#### Dataset records
__________________________________________________

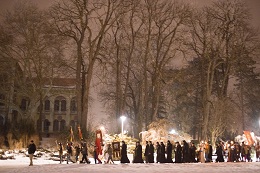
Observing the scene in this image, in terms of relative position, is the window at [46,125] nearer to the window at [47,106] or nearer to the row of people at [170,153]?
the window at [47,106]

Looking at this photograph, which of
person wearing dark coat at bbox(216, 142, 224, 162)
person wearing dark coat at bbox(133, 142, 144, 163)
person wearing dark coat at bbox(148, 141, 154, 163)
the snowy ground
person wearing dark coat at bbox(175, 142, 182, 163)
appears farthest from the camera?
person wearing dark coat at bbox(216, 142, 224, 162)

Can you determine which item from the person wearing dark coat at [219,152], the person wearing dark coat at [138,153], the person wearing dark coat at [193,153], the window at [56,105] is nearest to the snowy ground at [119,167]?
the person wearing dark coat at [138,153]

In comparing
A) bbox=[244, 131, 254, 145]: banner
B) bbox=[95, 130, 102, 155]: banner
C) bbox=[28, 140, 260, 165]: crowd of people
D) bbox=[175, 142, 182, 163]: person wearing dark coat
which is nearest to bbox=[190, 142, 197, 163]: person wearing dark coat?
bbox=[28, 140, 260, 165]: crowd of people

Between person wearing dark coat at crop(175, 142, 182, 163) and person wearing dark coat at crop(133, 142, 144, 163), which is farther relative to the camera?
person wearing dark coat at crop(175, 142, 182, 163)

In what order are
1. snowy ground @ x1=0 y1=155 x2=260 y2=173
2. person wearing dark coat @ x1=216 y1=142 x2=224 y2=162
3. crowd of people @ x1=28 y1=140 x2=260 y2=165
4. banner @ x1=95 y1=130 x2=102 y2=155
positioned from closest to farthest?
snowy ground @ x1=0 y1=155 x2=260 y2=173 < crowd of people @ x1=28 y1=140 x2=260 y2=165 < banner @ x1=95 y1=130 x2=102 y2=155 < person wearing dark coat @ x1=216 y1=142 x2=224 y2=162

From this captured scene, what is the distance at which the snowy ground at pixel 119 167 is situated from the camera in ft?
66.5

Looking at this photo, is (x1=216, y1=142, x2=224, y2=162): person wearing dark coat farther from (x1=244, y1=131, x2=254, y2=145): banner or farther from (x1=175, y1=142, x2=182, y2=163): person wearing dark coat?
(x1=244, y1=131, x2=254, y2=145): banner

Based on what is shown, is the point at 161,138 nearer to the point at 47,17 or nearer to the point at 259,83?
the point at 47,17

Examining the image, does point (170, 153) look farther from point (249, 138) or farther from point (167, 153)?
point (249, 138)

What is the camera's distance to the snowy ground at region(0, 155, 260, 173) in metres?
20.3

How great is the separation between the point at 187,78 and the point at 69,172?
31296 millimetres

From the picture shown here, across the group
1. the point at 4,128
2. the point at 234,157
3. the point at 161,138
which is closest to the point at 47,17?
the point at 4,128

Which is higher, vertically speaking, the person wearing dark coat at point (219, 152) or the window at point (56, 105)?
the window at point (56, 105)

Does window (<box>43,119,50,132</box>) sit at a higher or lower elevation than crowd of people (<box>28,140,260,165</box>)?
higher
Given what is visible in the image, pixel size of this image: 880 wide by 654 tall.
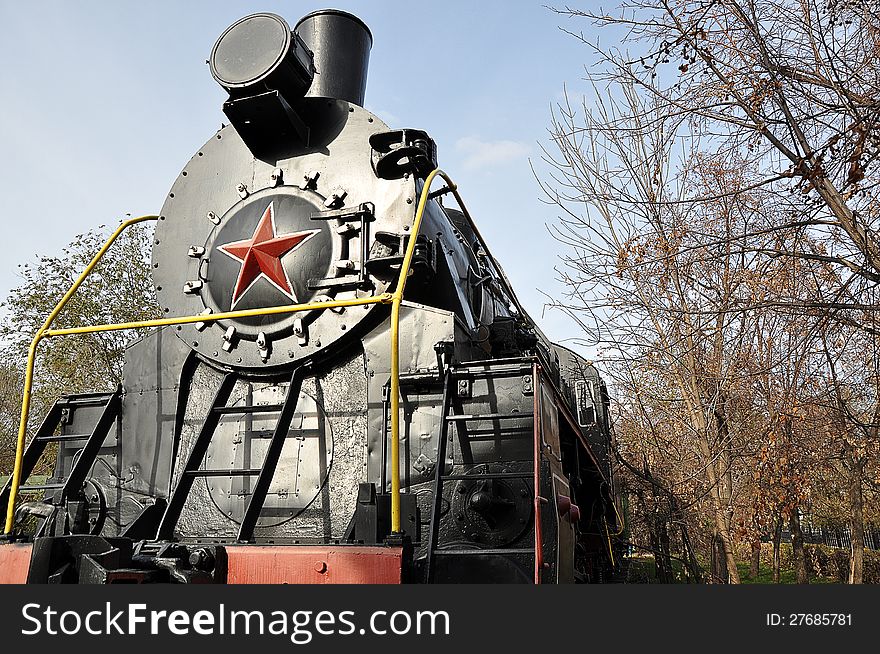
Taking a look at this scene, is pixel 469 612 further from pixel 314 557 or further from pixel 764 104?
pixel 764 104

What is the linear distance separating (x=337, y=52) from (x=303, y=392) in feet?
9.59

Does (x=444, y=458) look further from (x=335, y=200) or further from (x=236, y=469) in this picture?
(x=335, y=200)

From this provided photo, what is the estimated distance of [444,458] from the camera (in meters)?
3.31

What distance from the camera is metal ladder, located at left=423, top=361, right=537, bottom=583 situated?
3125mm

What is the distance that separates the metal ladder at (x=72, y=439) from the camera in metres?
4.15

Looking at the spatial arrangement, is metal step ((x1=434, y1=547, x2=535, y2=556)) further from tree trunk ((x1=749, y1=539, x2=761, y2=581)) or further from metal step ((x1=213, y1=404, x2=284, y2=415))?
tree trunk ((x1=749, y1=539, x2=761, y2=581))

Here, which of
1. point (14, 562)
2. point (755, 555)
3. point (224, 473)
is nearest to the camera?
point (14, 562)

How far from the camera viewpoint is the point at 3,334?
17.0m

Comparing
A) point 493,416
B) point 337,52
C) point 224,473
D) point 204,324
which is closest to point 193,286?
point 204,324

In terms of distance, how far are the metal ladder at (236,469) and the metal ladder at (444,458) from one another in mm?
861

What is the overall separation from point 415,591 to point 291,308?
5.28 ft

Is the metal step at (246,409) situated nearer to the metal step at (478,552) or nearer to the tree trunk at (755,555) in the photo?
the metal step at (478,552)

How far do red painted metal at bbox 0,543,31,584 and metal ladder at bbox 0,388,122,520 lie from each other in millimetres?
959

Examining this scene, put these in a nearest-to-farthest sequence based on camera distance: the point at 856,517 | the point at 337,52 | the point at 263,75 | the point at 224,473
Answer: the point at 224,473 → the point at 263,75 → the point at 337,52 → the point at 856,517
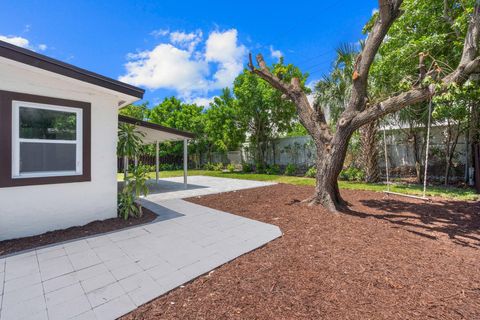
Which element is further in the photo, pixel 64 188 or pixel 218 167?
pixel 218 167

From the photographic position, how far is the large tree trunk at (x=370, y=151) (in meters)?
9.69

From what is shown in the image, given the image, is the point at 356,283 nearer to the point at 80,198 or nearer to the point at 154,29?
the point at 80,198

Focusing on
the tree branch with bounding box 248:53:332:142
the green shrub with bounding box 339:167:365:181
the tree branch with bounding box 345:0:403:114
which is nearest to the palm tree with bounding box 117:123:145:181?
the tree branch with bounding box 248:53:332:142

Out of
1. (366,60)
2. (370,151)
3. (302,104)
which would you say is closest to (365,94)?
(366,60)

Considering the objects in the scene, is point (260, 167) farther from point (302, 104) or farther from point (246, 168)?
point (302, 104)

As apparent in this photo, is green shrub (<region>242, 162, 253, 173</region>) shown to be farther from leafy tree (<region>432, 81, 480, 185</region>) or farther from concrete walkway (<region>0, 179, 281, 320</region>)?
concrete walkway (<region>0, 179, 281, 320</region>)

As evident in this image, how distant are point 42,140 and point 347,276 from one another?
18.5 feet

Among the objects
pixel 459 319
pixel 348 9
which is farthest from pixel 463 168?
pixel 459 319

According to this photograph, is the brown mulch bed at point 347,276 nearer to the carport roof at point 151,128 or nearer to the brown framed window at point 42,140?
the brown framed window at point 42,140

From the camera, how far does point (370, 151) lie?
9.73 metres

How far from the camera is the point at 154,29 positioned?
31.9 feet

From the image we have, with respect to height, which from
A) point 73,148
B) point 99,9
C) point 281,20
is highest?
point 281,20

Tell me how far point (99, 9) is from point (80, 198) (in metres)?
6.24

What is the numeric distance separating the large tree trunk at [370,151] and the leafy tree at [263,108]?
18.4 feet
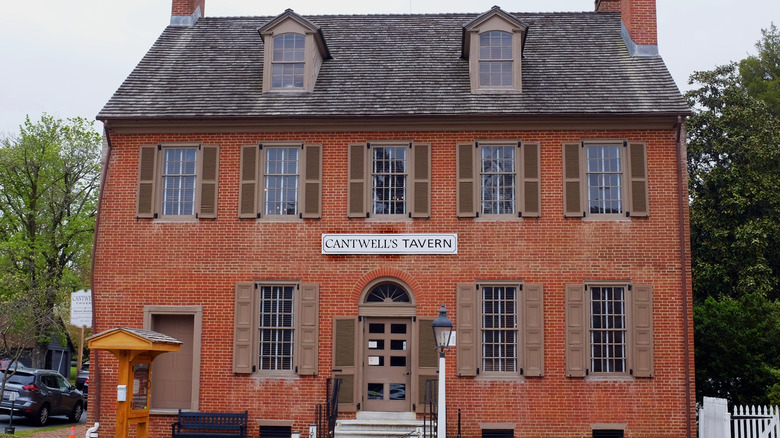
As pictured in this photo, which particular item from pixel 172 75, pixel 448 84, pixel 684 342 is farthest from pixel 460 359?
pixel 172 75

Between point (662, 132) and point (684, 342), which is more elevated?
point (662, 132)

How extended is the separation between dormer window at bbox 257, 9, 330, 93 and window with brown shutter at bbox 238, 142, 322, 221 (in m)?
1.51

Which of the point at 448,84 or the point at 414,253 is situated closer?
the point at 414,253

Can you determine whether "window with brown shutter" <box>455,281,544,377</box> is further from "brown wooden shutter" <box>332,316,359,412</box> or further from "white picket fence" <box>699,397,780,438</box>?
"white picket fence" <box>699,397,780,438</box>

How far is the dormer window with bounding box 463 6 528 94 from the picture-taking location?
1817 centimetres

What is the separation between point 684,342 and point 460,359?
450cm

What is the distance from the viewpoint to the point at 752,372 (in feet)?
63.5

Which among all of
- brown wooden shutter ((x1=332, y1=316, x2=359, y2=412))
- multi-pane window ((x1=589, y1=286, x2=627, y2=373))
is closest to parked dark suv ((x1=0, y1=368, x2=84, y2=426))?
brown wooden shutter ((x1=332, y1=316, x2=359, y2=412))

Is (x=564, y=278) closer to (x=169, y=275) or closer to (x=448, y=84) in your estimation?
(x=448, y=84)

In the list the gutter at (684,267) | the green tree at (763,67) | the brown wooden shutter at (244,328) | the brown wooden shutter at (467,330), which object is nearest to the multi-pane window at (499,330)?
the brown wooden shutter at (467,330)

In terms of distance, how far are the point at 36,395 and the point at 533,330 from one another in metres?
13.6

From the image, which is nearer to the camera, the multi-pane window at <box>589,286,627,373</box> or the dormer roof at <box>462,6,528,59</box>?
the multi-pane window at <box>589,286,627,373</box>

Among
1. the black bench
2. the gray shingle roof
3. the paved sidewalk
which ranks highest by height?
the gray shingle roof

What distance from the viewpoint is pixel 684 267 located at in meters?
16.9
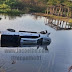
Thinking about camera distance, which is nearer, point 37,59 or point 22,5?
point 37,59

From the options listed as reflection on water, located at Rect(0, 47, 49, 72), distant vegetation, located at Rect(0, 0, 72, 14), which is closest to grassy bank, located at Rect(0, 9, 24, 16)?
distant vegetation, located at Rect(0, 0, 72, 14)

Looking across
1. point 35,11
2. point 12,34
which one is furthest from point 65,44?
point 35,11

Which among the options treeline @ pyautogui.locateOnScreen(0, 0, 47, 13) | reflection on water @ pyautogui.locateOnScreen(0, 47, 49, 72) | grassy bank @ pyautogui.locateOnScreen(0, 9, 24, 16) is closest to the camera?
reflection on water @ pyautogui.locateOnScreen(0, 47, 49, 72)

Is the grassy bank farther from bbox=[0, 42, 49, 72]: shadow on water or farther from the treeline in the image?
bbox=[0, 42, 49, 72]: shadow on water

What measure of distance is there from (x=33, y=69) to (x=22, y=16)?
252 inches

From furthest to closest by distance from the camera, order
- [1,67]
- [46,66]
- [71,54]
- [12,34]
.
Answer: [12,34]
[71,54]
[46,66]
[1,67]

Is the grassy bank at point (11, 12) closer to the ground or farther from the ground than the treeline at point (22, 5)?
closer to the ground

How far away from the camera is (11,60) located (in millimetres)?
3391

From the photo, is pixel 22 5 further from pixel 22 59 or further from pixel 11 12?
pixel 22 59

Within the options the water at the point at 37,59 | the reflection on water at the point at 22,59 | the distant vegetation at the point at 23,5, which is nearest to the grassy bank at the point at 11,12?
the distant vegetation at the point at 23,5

__________________________________________________

#### DIRECTION
Reproduce verbatim the records from the line containing "From furthest to" through the end of the records, including both of those lines.

#### RESULT FOR THIS EXERCISE
From furthest to closest by distance from the camera, order
- [1,67]
- [46,66]
- [71,54]
- [12,34]
.
Answer: [12,34]
[71,54]
[46,66]
[1,67]

Is the grassy bank at point (11, 12) closer to the ground or farther from the ground than the treeline at point (22, 5)?
closer to the ground

How far away from the camera is (11,60) located (in millimetres)?
3391

From the photo, is pixel 22 5 further from pixel 22 59 or further from pixel 11 12?
pixel 22 59

Within the options the water at the point at 37,59 | the reflection on water at the point at 22,59 | the distant vegetation at the point at 23,5, which is nearest to the grassy bank at the point at 11,12?
the distant vegetation at the point at 23,5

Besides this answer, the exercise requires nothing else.